▸ **What to do**
Show each line in the data below that contains the word "green".

▸ **A block of data**
--- BEGIN ---
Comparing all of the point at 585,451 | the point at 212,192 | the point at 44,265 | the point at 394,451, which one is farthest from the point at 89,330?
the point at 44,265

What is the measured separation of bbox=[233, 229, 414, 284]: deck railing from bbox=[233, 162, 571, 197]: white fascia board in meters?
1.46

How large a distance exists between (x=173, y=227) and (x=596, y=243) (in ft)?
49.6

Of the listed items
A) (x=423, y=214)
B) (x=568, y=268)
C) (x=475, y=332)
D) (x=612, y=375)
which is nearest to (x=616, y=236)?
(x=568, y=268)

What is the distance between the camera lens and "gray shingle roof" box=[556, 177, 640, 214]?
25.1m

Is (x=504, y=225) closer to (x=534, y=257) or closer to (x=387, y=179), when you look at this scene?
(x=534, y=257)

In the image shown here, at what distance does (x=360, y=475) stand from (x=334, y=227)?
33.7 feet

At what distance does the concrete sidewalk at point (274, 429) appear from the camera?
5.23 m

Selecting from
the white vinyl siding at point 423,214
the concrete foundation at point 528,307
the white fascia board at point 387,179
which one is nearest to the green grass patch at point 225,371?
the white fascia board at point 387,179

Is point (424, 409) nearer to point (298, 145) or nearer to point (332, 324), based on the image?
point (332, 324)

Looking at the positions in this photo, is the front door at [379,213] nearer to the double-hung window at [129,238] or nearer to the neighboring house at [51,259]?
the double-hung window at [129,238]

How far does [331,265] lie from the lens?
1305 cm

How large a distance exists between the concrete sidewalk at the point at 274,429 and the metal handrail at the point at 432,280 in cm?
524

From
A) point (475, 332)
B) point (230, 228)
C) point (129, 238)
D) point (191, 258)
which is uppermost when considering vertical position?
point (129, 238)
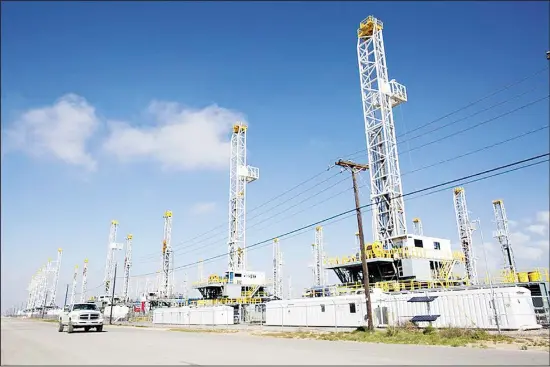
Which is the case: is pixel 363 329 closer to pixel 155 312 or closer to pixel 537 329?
pixel 537 329

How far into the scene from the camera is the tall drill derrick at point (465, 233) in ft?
281

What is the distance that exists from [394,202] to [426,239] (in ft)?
19.0

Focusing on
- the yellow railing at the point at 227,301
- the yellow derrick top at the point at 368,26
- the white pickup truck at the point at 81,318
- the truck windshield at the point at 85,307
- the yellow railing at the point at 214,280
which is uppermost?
the yellow derrick top at the point at 368,26

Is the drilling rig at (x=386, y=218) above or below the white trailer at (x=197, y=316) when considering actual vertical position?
above

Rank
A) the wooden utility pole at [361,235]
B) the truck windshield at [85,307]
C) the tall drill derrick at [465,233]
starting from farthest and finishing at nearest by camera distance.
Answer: the tall drill derrick at [465,233] → the truck windshield at [85,307] → the wooden utility pole at [361,235]

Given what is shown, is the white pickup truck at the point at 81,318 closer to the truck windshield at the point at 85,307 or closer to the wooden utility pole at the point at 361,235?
the truck windshield at the point at 85,307

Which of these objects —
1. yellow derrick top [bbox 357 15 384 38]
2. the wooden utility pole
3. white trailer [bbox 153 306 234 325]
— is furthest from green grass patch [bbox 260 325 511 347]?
yellow derrick top [bbox 357 15 384 38]

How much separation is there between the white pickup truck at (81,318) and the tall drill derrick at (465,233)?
257ft

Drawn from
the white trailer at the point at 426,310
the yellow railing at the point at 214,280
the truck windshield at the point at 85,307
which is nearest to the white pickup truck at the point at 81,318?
the truck windshield at the point at 85,307

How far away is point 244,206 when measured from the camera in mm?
73625

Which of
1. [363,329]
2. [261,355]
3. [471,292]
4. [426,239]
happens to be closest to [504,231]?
[426,239]

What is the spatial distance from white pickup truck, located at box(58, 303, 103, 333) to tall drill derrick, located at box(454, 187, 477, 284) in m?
78.4

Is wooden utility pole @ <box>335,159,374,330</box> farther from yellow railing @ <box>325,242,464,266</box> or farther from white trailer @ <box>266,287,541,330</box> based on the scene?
yellow railing @ <box>325,242,464,266</box>

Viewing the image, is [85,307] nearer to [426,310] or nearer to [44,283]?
[426,310]
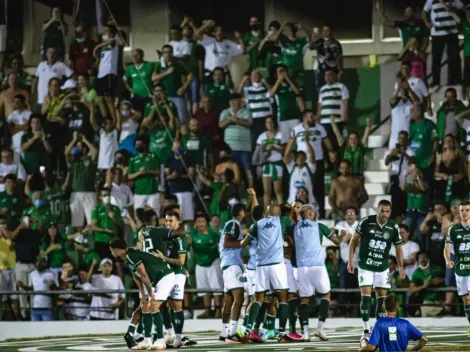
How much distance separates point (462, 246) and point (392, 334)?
5.09 metres

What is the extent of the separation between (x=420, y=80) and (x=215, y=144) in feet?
13.6

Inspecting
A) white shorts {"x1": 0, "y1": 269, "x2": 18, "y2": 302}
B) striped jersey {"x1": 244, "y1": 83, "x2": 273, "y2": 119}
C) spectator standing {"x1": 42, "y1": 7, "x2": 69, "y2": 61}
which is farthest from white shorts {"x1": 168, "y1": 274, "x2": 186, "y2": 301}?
spectator standing {"x1": 42, "y1": 7, "x2": 69, "y2": 61}

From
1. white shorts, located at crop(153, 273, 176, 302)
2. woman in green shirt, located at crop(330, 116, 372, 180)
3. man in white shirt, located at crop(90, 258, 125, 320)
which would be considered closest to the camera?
white shorts, located at crop(153, 273, 176, 302)

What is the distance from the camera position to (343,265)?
71.6 feet

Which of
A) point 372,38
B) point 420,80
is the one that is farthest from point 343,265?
point 372,38

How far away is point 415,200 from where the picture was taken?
22422mm

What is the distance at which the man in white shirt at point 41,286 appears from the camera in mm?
22891

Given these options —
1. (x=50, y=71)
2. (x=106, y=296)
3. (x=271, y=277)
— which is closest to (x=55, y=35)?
(x=50, y=71)

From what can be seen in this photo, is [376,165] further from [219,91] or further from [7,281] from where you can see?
[7,281]

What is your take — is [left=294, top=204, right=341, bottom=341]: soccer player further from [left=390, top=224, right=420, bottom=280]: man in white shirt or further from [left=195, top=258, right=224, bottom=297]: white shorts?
[left=195, top=258, right=224, bottom=297]: white shorts

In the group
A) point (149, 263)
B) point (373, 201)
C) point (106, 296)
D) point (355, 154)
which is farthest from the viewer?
point (373, 201)

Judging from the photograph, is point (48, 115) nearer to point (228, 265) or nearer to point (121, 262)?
point (121, 262)

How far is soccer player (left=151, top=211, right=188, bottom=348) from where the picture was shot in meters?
15.7

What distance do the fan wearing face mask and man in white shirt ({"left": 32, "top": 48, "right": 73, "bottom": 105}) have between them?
9.59 m
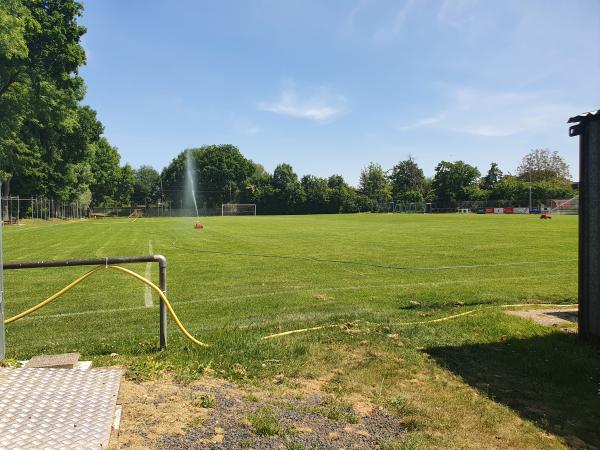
--- END ---
▸ **Full answer**
which one is nearest to the green grass patch at point 225,371?
— is furthest from green grass patch [bbox 260 325 511 347]?
2. woman in green shirt, located at crop(330, 116, 372, 180)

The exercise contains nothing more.